From the shelter she drew out a rug, spread it close to her best-loved tree, then sitting upon it leaned against the trunk, feet crossed and hands clasped loosely behind her head. The chirp of sparrows and twitter of small birds, the clear song of robin and the cat-bird's call fell after a while unheeding on her ears, and the drowsy hum of insects was lost in the dreaming that possessed her. From the garden of old-fashioned flowers some distance off the soft breeze flung fragrance faint and undefined, and for a while she was a child again-the child who used to run away in the springtime and hide in the orchard, that she might say her prayers before a shrine of unknown name.
Presently she sat upright and opened her portfolio. "And now to think it is mine, Aunt Katherine, mine!" she began. "At last everything is ready, everything is finished, and I am in my own home. I am still full of wonder and unbelief, still not understanding how Tree Hill is my property. The quaint old house is not degraded by its changes, and already I love its every room, its every outlook; and if you and Uncle Parke and the children do not soon come I shall be of all creatures the most disappointed and indignant. I want you to see the beautiful things Miss Gibbie has done. Of course, Yorkburg doesn't understand; doesn't know why I am back, and why I am living alone save for the servants; and some don't approve. That the once charity child who lived at the asylum should now own Tree Hill is something of a trial, and that it could happen without their knowledge or consent is grievous unto them. But they have been so good to me, all the old friends; are glad, they say, to have me back, and I am so happy to be back. There have been changes, but not many. The mills and factories have brought new people, some of the old ones have died, the little ones grown up, several have married and gone away to live, but it is the same sunshiny little place, and I love it. In the months spent with Miss Gibbie, waiting for Tree Hill to be made ready to live in, there was the restless feeling that belongs to temporary arrangement, but now I am home; here to live and work, and the only shadow is that the big and little Aldens are not here, too. And what a relief to Miss Gibbie to be once more by herself! I couldn't keep people away, and I was constantly afraid she would take a broom and sweep them out. How she does hate to have people in her house unless she sends for them! Man may not have been meant to live alone, but Miss Gibbie was-"
The rustle of skirts made her look up, and quickly she was on her feet, her arms around her visitor's waist, cheek pressed close to cheek.
"Oh, dear, I am so glad you've come. I was going-"
"To choke me, crush me, knock me down and sit on me, were you?
Well, you're to do nothing of the kind. And it's too hot to embrace.
Stand straight and let me look at you. How did you sleep last night?"
"I don't know. Wasn't awake long enough to find out. Oh, Miss Gibbie,
if you were a little girl I'd play all around the green grass with you!
Apple-Blossom Land is the place to play it in, and this is Apple-Blossom
Land! And to think-to think that it is mine!"

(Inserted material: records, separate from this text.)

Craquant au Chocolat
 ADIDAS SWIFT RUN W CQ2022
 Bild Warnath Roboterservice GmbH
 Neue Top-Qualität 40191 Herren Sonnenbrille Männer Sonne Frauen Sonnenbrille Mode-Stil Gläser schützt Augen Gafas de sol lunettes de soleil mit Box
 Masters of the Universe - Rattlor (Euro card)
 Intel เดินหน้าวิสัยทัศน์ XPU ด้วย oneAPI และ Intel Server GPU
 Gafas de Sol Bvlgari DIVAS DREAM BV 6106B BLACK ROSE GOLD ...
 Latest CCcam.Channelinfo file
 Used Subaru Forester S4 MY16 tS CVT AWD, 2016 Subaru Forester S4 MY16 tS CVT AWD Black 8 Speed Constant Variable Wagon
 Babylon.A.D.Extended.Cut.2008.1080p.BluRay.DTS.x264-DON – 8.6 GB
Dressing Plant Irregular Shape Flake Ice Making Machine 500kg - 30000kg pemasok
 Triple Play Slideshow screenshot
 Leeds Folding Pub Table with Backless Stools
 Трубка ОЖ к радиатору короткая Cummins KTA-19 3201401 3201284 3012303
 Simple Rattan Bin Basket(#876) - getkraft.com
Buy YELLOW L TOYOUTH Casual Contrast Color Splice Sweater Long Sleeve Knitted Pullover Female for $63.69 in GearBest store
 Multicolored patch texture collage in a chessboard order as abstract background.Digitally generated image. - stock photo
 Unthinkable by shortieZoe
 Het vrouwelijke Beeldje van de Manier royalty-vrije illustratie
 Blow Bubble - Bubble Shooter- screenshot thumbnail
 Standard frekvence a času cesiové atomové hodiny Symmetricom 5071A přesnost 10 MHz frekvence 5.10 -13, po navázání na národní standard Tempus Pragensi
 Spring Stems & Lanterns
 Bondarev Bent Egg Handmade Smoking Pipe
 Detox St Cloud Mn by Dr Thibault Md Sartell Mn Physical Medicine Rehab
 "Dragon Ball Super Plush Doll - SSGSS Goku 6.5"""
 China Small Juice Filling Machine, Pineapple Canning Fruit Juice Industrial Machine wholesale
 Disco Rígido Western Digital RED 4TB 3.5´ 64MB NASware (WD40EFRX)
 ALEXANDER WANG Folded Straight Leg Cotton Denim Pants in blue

"Why not? Why shouldn't what you want be yours? Heaven knows an old house on a hilltop, with some twisted trees on the side and cornfields at the back, isn't much to dance over; but things have in them what we get out of them, and if you will stop hugging me and get me something to sit on I will be obliged."
"Will the rug do?"
"Rug? How could I get up if I every got down? No. Get me a chair. What are you out here for, anyhow? Bugs and bees and birds may like such places, but being a mere human being I prefer indoors."
"Then we will go in. I came out here so as to be not at home if any one came up to see me."
"Hiding, are you? If you don't want to see people, why see them?" She waved her turkey-wing fan inquiringly. "Nonsense such as this will force you on the roof, if you'd say your prayers in private, and you're making a bad beginning. Have you got that list of the councilmen? I want to see it again."
Mary Cary picked up her writing-materials, crumbled the bread and threw it to the birds, and, with arm in Miss Gibbie's, turned toward the house.
"It's on the library table. I've seen every one of them. I'm sure it's going to be all right."
"You are? That's because you are yet young. Never be sure a man in politics is going to do what he says until he does it. When he makes you a promise, just ask him to kindly put his name to it. I'm like a darkey-I've more confidence in a piece of paper with some writing on it than in the spoken word. Men mean well, and they'll promise a woman heaven or hell to get rid of her, but you can't trust them. How about Mr. Chinn?"
"Hardest of all. He can't speak correctly, and has never been out of Yorkburg a week in his life. And yet he says we've got as good streets as we need, and he doesn't approve of all this education, anyhow."
"Naturally. People are generally opposed to things they know nothing about. Here, Hedwig, take my hat and bring me some iced tea-and next time your Fraulein hides in the orchard you can find her and not send me there."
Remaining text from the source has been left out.